課題一覧:
1. 下記のマイルス・デイビスに関する本文によると、マイルスはどのプレイヤーを参考にして自分のスタイルを変えましたか。
2. 次の(a)〜(c)がマイルス・デイビスに関する本文の内容と合っているかどうかを、それぞれ「はい」か「いいえ」で答え、判断の根拠となる本文の語句をそのまま引用してください。(a) マイルスは背が小さく唇も弱かったため、高い音をうまく出せなかった。(b) マイルスは成功を収めた後、音の探究をやめた。(c) 筆者はマイルスの特集をNHKのBSかなんかのチャンネルで見た。
3. マイルス・デイビスに関する本文を、その最後の文に続けて書き継いでください。

本文:

━━━━━━

マイルス・デイビスと自己の探求

先日、たまたま見たNHKのBSかなんかのチャンネルで、巨匠の青の時代というテーマだったかな?で、マイルス・デイビスの特集をやっていました。その内容が自分の知らない色々な事実を知ることができたし、内容にも非常に感銘を受けました。

この前にレコードの話をしたばかりですが、

今回の話も、やはり身体づくりとか、人間のパフォーマンス、さらには自分の仕事のスタンスというものを考える上で、すごくヒントになるな~と勉強になりました。

マイルス・デイビスと言えば、ジャズ好きな方なら、知らない人はいないジャズトランペットの巨匠。私よりももっといろいろご存知の方も多いと思うので、若干恐縮ですが・・・。

若干うろ覚えの部分もありますが、大まかに5つのポイントに分けて箇条書きすると、

①マイルス・デイビスもはじめから巨匠だったわけではなく、むしろ目立たず、若干ダメプレイヤーだったということ。

②背が小さく、唇も弱かったため、大きな音や、高い音がうまく出せなかった。無理をすると唇も切れるほどだった。

③ある時、チャーリー・パーカーのバンドからディジーガレスピーが抜け、成り行き上その後釜となったとき、当然、ガレスピーのような演奏が出来ず、実際上手くゆかなかった。

④悩んだ挙句、マイルス自身が好きで、あまり派手なテクニックや吹きまくるスタイルではないプレーヤーのスタイルを「まねて」実際のレコーディングを行った。それがその後のマイルスのスタイルを決定づけて、トッププレイヤーへの基礎となった。

⑤彼自身は成功を収めたあとも、ある一つの理想の音を目指して死ぬまで探究を続けた。

①~③に関しては当時のスタンダードなスタイルがディジー・ガレスピーのような、広い音域(特に高音)を出せて、アドリブのテクニックもすごくて、吹きまくるようなスタイルだったようですが、②のような理由で、マイルスはそういうものを一度は目指していて挫折していたということです。

しかし、④に関してですが、マイルスでも真似できそうなF・ウェブスターというプレイヤーを参考に自分のスタイルを変え、それがうまくいったということらしいです。
実際の演奏では、高音域をそれほど多用したりいたずらにテクニックを弄するようなことをせず、どちらかと言うと平易な音で表現し、いわゆる「間」をうまく使ったりするようになったということです。

━━━━━━

データ一覧:
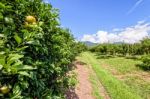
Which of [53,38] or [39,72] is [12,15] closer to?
[39,72]

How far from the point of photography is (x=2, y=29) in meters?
3.32

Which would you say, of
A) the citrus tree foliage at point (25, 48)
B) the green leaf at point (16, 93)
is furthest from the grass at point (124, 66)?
the green leaf at point (16, 93)

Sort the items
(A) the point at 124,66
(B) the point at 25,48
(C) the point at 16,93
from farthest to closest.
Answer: (A) the point at 124,66, (B) the point at 25,48, (C) the point at 16,93

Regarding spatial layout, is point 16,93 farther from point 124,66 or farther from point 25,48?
point 124,66

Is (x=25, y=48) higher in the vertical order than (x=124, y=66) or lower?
higher

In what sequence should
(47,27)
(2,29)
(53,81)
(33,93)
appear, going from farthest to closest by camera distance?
(53,81), (47,27), (33,93), (2,29)

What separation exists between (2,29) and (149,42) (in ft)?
144

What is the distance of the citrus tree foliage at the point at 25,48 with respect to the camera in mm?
2791

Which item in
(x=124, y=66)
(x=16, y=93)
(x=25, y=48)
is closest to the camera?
(x=16, y=93)

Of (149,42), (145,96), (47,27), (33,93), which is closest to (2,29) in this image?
(33,93)

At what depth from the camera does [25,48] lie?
377 cm

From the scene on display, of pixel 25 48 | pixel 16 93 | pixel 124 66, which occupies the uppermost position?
pixel 25 48

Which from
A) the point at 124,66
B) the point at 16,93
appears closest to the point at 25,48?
the point at 16,93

━━━━━━

解答一覧:
1. F・ウェブスターです。

2.
(a) はい。「背が小さく、唇も弱かったため、大きな音や、高い音がうまく出せなかった」
(b) いいえ。「彼自身は成功を収めたあとも、ある一つの理想の音を目指して死ぬまで探究を続けた」
(c) はい。「先日、たまたま見たNHKのBSかなんかのチャンネルで」

3.
言い方は悪いですが、「マイルスでもパクることあるんや~」って思って、ちょっと親近感(笑)。

そして、彼の代名詞と言われるあのミュートの音についても、音の違いを出すために踏んづけたり、壁にぶつけたりしてベコベコにするアイデア。実に面白い!

それに「間」を大切にするなんて、ジャズの世界にもあったんですね!!もちろん芸術の世界ですから、当然かもしれませんが、大体、ジャズの舞台がわびもさびの文化もない、テクニックや理論などが先行する、砂をかむようなアメリカですからね(失礼&笑)。日本だったら、「間」はもちろん、「余白の美」とか、何にもないところに価値を見出すのはお家芸なんでしょうが、、、。

アメリカのわびさびなんか認めず、実質を重んじる部分に敬意を表する部分もあるのですけれどね。

いずれにしても感動しました。

さあ、最後の⑤ですが・・・
いわゆるモダンジャズだけでなく、ファンクとかフュージョンとか最後にはヒップホップまでジャンルにこだわらず音を探究してきたマイルスも、最終的には一つの音を探究していたというのもスゴイ!って思いました(ちなみに私はモダンジャズのマイルス・デイビスしかほとんど知りません)。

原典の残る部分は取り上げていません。